## Document section
Célio Luis da Sousa Bispo (born 7 October 1987 in Codó), commonly known as Célio Codó, is a Brazilian footballer, who plays as a forward for Iporá.

Career
In season 2009 Célio Codó scored 3 goals in four games for Sampaio Corrêa in the Campeonato Brasileiro Série C, but his team finished last in the group A and relegated to Série D. In the next year he scored 6 goals in 9 games for Sampaio Corrêa in the Série D. Following the 2010 Campeonato Maranhense in which Célio scored 4 goals, the club were crowned champions.

On 5 January 2011, he signed for Santo André on a four-month loan. Codó earned 11 appearances for the team in the Campeonato Paulista, scoring one goal in a 2–2 home draw against Oeste on 19 March. He also scored twice in the matches of the Copa do Brasil against Naviraiense and his previously team Sampaio Corrêa.

## Task instructions
Answer these from the text on Célio Codó:
(a) In what town was he born?
(b) How many goals did he score in the 2010 Campeonato Maranhense?
(c) Against which team did he score in a 2–2 home draw on 19 March?

## Stored records
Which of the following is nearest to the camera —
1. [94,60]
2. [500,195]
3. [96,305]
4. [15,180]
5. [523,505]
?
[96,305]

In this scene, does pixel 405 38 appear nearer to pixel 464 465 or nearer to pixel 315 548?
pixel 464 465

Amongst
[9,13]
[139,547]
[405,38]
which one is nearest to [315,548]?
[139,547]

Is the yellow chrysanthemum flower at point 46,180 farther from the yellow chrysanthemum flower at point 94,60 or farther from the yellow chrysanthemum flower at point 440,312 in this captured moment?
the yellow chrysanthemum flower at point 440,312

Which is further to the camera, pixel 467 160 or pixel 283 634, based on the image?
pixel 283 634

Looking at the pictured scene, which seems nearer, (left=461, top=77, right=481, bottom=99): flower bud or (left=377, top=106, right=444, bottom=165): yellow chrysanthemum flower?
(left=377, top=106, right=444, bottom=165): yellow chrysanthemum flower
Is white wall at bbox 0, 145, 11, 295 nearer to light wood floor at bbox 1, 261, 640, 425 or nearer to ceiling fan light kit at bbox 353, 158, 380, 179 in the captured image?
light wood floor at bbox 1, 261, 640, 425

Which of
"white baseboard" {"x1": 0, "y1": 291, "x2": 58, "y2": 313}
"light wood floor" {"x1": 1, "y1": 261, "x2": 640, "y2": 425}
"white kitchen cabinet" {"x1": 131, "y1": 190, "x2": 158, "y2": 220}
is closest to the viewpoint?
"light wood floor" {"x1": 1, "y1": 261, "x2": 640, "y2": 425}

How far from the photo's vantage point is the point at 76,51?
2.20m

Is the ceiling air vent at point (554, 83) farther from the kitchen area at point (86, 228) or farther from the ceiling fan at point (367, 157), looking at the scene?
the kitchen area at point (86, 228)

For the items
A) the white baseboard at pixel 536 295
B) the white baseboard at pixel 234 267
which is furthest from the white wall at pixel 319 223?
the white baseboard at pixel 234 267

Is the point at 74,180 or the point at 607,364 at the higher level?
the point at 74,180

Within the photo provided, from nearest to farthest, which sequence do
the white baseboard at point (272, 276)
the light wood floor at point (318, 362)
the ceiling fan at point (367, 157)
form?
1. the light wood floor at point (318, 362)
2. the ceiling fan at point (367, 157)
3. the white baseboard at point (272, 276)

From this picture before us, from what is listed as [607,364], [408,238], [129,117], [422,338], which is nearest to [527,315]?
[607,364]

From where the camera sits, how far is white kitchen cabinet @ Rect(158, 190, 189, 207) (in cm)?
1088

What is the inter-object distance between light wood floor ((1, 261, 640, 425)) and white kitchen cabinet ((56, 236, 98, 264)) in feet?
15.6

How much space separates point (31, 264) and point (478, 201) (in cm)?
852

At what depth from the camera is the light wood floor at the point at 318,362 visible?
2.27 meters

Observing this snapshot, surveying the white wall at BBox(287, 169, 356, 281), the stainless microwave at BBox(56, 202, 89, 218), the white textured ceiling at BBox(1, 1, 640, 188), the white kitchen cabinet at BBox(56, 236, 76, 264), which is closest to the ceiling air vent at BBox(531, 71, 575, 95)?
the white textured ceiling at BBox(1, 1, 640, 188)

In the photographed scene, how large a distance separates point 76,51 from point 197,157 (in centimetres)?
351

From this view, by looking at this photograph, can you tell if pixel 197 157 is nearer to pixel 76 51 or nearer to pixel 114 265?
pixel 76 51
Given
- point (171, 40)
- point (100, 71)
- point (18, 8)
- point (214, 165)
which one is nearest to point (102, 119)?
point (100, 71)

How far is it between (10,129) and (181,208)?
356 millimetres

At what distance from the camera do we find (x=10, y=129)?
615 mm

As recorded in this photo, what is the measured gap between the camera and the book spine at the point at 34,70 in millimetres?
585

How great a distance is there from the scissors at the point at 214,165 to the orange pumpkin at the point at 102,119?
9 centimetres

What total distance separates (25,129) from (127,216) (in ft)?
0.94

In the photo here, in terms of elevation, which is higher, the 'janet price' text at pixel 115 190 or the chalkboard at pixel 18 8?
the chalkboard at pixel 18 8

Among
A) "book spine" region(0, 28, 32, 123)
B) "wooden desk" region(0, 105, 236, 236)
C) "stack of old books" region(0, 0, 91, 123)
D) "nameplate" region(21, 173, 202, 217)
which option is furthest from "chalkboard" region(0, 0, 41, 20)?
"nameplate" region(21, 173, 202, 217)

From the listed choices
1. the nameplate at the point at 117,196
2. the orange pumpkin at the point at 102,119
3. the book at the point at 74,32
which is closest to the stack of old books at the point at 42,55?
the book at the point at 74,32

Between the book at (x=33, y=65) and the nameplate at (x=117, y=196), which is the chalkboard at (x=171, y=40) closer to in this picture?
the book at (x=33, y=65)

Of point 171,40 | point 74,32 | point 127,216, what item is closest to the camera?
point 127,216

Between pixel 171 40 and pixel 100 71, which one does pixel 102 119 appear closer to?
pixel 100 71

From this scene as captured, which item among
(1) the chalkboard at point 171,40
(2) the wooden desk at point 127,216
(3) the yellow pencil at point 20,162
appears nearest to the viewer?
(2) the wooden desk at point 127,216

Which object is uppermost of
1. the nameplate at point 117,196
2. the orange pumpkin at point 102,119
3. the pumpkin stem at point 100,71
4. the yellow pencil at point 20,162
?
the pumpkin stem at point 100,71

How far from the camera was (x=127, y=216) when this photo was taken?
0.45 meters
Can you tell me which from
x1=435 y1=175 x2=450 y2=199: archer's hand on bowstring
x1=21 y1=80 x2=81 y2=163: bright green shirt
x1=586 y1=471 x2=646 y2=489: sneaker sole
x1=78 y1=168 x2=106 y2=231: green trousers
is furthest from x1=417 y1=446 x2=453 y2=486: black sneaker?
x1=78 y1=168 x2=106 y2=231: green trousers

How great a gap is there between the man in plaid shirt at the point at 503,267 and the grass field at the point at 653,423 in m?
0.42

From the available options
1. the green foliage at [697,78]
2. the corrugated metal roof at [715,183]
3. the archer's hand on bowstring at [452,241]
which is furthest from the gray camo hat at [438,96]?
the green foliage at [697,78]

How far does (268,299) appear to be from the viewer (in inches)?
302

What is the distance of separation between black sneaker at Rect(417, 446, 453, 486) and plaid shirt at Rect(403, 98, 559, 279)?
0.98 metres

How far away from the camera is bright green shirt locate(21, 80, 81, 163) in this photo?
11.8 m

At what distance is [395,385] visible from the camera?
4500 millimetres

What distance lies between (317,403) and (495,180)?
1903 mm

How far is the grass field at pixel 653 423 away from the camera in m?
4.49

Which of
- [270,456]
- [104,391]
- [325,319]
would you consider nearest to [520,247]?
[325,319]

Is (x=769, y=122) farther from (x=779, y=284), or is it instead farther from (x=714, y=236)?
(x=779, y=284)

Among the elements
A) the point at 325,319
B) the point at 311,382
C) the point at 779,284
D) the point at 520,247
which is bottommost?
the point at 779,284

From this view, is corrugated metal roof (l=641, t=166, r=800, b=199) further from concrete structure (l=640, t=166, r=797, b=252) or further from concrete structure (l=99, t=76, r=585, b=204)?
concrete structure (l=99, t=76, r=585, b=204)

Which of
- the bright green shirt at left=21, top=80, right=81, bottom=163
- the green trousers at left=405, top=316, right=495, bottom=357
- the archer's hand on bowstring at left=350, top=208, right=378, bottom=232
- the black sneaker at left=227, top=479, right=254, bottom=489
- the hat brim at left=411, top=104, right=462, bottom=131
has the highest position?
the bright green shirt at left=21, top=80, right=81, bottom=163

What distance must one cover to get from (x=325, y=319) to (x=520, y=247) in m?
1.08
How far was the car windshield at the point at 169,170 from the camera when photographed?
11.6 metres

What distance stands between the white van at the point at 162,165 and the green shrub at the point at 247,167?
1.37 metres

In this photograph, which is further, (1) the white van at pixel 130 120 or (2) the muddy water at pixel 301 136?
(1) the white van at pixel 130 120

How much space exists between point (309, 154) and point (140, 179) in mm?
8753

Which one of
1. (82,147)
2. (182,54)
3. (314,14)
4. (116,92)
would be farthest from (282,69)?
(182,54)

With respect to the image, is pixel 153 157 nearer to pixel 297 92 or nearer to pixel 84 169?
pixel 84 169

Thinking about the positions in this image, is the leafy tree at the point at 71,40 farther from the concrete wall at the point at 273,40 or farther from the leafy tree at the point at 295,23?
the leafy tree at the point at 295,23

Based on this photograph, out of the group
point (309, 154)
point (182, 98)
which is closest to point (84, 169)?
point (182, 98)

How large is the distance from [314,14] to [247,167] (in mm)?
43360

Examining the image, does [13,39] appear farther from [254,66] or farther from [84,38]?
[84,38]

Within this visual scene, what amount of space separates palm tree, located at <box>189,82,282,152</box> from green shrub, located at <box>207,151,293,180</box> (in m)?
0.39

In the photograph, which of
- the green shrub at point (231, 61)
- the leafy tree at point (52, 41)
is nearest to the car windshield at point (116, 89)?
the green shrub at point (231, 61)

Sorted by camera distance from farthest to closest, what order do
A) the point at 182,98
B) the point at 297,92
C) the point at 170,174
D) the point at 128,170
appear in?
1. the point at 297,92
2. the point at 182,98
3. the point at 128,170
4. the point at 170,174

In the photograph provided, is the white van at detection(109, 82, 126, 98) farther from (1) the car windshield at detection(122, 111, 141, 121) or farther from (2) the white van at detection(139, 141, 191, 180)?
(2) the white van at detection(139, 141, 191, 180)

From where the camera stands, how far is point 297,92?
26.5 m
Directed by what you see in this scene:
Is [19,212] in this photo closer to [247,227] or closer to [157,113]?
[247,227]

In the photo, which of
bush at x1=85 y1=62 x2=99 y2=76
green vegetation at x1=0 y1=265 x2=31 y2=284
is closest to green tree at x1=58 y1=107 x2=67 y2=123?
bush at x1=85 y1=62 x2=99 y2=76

## The result
(a) Codó
(b) 4
(c) Oeste